Let’s campaign for choice

by Stephen Tall on November 23, 2006

Alan Milburn has always impressed me, not so much for his narcissist’s demeanour, but because he has never been afraid to state his argument even when he knows it’s the very opposite of what his party wants to hear.

He’s at it again in today’s Grauniad, pointing out the appalling educational inequalities in this country which are all too often tolerated in the name of educational equality:

At present, any parent can state which school they would prefer their child to attend. To break the cycle of educational disadvantage we need to give parents in the most disadvantaged areas more than preference. They should have choice. Many better-off parents already exercise such choice through indirect market mechanisms – most notably the buying of homes near good schools. Poor parents need a more direct mechanism. Countries as diverse as Denmark, Sweden and the USA have all in recent years pioneered different forms of parental choice. The evidence suggests both that choice programmes helped raise standards across all schools and that the most disadvantaged pupils benefited most. …

It is simply not right – and we should no longer tolerate the fact – that too many working class children are still let down by the schools system. Correcting that injustice means shifting the balance of power to put more choice in the hands of parents who the system currently disempowers. Those parents and their children need a direct route of the educational ghetto.

He is right: both in the problems he cites, and that a market mechanism will be the best way to empower those who are currently disempowered. (Though I’m unpersuaded by the specific measure he recommends: an educational credit available only to those in ‘failing schools’. Sounds like a nut to crack a sledgehammer.)

If one definition of liberalism is ‘equality of opportunity’ – a level playing field in which all are free to make of their lives what they will – then ensuring access for all to the best possible schooling isn’t merely an aspiration: it’s a fundamental pre-requisite.
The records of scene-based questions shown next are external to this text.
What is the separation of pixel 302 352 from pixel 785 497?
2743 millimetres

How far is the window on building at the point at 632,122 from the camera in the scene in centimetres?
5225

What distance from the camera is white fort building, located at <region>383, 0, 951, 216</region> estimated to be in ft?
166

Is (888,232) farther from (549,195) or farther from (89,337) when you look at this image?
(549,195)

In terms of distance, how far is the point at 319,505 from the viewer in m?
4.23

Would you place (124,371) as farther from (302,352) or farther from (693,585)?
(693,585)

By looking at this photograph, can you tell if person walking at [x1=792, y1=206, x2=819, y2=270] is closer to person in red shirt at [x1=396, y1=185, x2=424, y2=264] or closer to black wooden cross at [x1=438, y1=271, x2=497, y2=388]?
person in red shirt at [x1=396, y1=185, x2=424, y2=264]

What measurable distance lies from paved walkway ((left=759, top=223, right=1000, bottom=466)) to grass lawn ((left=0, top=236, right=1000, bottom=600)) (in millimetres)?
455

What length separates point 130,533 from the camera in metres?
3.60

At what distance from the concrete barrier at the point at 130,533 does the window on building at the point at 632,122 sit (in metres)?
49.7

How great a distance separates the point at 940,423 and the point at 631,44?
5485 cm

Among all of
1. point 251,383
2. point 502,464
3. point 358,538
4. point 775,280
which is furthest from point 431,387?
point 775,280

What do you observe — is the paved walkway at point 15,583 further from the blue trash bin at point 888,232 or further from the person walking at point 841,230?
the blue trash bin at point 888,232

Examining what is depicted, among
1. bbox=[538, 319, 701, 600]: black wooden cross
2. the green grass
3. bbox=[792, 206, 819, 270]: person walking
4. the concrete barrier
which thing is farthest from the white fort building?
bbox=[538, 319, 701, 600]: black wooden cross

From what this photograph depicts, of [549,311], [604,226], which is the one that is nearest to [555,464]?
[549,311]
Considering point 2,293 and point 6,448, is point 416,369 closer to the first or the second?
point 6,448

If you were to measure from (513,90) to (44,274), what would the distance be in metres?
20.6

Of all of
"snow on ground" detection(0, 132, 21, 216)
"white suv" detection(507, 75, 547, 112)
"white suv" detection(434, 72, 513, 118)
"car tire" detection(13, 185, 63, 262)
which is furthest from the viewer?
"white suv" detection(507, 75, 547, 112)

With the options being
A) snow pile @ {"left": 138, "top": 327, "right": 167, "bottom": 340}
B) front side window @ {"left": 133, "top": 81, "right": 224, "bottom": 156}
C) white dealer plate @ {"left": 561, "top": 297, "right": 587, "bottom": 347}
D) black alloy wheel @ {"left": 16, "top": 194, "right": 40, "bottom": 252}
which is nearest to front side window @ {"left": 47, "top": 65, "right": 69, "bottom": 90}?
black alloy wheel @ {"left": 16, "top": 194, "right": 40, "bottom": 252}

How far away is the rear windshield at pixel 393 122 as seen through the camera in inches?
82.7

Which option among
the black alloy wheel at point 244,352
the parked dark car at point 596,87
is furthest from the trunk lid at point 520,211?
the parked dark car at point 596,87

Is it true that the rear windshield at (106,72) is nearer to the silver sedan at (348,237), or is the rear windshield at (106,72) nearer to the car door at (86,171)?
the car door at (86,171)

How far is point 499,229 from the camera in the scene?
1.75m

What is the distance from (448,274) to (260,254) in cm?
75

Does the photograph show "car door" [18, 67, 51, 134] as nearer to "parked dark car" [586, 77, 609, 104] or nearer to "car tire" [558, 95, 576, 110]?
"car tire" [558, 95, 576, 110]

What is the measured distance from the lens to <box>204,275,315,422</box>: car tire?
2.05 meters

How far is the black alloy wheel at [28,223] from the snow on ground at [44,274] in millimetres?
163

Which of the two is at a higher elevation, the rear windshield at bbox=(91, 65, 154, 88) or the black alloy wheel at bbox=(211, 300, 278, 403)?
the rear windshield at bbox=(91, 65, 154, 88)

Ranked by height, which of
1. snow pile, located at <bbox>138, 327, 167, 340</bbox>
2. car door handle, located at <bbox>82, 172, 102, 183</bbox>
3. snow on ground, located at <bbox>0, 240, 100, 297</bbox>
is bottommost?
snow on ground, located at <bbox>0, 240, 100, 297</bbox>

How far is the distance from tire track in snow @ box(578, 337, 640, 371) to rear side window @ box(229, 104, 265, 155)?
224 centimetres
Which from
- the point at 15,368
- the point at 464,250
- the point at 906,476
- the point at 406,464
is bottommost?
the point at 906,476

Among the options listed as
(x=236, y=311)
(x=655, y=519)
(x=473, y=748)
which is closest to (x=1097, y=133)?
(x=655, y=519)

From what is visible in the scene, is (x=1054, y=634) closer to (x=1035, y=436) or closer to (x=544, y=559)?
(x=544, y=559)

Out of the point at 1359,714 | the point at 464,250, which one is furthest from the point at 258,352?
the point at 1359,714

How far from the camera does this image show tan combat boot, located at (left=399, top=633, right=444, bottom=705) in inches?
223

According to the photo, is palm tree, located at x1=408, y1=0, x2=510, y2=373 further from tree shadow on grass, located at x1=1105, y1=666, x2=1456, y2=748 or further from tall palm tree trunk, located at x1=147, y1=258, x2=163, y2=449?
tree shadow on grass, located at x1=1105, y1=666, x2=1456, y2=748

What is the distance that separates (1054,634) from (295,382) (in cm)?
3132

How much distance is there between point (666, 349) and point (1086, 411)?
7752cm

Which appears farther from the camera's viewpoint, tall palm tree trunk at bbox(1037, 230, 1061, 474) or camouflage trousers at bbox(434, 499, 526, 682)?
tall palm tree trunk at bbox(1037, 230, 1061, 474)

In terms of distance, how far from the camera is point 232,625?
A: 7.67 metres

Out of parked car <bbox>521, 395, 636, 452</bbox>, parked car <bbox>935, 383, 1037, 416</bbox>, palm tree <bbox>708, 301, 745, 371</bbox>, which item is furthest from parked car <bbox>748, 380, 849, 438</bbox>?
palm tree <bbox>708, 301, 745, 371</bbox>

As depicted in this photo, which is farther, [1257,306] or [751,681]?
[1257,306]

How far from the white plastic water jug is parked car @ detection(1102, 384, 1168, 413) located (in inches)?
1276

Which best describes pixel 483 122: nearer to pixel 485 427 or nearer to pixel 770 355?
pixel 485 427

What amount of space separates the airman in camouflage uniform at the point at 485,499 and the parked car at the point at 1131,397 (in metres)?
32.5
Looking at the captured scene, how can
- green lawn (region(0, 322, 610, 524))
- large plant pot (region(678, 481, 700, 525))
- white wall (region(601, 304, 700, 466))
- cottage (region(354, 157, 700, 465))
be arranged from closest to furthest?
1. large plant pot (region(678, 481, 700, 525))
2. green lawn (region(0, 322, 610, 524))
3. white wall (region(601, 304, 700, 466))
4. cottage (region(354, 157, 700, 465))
Giving parents and their kids meaningful choice between schools with different specialisms is crucial to achieving that. What we desperately, urgently need to get beyond is the pat soundbite that “All parents want is a good local school.”

Though that may well be true, at least in part, it’s an argument that ignores how we achieve such a goal. Policies pursued by successive governments to date have signally failed.

And it is, in any case, misleading. Because while I have no doubt that parents would like to know there is one good local school, they would be still more delighted to have the choice between two or more good local schools.

Good public services depend on three factors:

  • Decent funding;
  • Local autonomy;
  • Competition between providers.

Lib Dems have long campaigned for the first two. We need now to have the guts to address the third, to campaign for choice.